_Exercise prompt:_ Collect all lines from the records below that include the word "burst".

Saved data entries:
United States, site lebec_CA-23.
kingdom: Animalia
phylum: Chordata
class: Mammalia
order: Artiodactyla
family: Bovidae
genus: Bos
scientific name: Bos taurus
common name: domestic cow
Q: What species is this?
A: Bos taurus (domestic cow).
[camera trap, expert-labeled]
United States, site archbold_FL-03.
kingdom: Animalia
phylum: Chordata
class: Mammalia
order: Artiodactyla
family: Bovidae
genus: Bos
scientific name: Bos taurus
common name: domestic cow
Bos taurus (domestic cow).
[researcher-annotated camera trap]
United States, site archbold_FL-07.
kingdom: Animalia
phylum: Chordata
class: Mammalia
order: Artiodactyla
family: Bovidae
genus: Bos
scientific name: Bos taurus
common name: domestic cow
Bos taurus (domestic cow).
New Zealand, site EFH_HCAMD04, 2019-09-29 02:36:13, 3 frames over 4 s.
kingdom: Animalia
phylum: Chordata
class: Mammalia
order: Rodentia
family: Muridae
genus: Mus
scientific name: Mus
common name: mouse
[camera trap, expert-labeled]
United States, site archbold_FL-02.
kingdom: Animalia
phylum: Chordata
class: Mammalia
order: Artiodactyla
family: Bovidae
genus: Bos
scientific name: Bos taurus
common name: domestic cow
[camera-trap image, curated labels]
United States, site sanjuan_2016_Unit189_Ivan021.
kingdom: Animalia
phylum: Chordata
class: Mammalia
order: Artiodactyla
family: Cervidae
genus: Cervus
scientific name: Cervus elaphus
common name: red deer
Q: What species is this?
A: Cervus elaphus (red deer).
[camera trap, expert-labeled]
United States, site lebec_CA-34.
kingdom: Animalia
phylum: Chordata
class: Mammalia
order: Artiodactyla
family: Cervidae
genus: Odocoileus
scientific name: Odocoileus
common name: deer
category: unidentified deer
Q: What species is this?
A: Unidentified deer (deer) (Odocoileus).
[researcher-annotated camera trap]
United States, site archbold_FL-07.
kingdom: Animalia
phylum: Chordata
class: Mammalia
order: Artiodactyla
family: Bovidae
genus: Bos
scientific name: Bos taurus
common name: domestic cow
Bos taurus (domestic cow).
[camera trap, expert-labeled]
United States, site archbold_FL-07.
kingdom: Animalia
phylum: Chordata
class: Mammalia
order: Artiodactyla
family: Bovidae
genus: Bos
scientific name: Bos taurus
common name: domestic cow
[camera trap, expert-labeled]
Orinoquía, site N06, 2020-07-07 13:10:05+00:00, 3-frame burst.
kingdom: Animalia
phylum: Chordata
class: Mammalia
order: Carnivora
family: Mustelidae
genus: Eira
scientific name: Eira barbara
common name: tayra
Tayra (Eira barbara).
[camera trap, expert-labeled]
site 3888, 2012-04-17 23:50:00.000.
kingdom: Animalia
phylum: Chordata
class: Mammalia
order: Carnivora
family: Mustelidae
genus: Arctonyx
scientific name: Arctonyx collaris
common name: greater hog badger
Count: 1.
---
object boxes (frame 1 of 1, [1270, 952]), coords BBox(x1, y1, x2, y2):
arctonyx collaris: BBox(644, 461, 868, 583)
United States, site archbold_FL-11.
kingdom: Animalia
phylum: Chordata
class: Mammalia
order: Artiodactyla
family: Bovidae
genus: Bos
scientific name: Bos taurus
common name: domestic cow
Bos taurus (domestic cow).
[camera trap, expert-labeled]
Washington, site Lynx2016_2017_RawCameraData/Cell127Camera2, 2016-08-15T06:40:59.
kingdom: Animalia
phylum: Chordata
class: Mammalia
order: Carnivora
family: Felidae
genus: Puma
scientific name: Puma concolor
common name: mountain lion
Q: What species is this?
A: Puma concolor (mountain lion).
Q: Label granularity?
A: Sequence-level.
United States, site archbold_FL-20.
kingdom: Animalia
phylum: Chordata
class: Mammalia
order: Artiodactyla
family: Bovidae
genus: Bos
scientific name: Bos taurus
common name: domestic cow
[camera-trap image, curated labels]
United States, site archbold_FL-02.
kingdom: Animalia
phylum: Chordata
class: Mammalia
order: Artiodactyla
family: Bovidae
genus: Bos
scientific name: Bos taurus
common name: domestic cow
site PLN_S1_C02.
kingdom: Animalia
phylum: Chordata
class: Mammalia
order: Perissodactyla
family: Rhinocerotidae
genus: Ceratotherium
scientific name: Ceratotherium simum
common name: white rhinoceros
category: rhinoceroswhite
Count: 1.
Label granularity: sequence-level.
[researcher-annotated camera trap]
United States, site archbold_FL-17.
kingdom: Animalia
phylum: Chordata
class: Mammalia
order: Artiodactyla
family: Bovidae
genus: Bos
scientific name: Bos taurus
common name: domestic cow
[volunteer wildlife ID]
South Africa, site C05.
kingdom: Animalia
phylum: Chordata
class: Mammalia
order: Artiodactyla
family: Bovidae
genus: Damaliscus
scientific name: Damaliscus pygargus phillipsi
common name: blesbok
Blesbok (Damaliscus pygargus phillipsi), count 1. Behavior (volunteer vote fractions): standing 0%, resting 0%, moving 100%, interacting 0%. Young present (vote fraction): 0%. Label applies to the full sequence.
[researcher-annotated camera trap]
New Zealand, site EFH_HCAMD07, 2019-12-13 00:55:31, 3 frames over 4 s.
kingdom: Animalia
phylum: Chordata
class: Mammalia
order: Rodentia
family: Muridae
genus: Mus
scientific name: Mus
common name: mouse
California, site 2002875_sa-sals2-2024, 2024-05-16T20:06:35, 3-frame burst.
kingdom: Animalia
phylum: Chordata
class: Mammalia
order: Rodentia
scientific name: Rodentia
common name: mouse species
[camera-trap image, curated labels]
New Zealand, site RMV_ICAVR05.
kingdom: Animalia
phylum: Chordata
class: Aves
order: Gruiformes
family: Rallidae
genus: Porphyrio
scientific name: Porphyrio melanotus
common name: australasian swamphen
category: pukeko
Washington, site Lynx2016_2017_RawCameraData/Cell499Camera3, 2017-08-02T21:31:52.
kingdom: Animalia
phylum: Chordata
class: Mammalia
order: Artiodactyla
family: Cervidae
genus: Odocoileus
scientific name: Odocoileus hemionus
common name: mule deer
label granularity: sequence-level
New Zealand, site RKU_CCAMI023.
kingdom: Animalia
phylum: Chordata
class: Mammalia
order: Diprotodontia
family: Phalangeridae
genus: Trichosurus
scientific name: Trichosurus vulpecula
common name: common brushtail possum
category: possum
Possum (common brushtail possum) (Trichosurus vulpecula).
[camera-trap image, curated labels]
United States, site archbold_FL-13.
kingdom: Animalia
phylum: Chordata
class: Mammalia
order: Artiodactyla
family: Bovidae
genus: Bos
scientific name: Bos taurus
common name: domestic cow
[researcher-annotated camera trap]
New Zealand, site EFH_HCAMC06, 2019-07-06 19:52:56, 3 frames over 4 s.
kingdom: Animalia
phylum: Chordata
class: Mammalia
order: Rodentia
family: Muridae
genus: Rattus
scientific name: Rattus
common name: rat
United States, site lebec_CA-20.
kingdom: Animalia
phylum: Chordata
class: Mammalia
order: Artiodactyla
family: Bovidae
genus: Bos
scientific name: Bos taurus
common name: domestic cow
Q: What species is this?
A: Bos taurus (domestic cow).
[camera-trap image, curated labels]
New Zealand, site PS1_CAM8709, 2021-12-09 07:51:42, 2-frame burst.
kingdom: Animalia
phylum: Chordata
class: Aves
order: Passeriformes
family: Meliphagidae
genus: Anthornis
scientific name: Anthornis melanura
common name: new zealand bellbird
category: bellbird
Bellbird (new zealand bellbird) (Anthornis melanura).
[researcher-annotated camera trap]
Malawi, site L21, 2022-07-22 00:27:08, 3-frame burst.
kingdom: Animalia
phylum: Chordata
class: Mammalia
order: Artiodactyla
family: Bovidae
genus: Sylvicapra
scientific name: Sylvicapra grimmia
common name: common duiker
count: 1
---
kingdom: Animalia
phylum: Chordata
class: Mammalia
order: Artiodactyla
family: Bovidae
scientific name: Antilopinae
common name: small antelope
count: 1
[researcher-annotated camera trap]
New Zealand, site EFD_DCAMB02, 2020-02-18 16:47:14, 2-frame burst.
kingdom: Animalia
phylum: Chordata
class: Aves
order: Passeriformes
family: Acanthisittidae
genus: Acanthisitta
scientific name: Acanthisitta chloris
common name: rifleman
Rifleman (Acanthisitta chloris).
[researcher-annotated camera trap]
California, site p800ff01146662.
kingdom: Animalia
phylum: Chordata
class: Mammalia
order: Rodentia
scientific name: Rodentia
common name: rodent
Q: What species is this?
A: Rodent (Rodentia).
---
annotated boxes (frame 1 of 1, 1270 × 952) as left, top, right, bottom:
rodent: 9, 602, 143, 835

_Expected answer:_
Orinoquía, site N06, 2020-07-07 13:10:05+00:00, 3-frame burst.
California, site 2002875_sa-sals2-2024, 2024-05-16T20:06:35, 3-frame burst.
New Zealand, site PS1_CAM8709, 2021-12-09 07:51:42, 2-frame burst.
Malawi, site L21, 2022-07-22 00:27:08, 3-frame burst.
New Zealand, site EFD_DCAMB02, 2020-02-18 16:47:14, 2-frame burst.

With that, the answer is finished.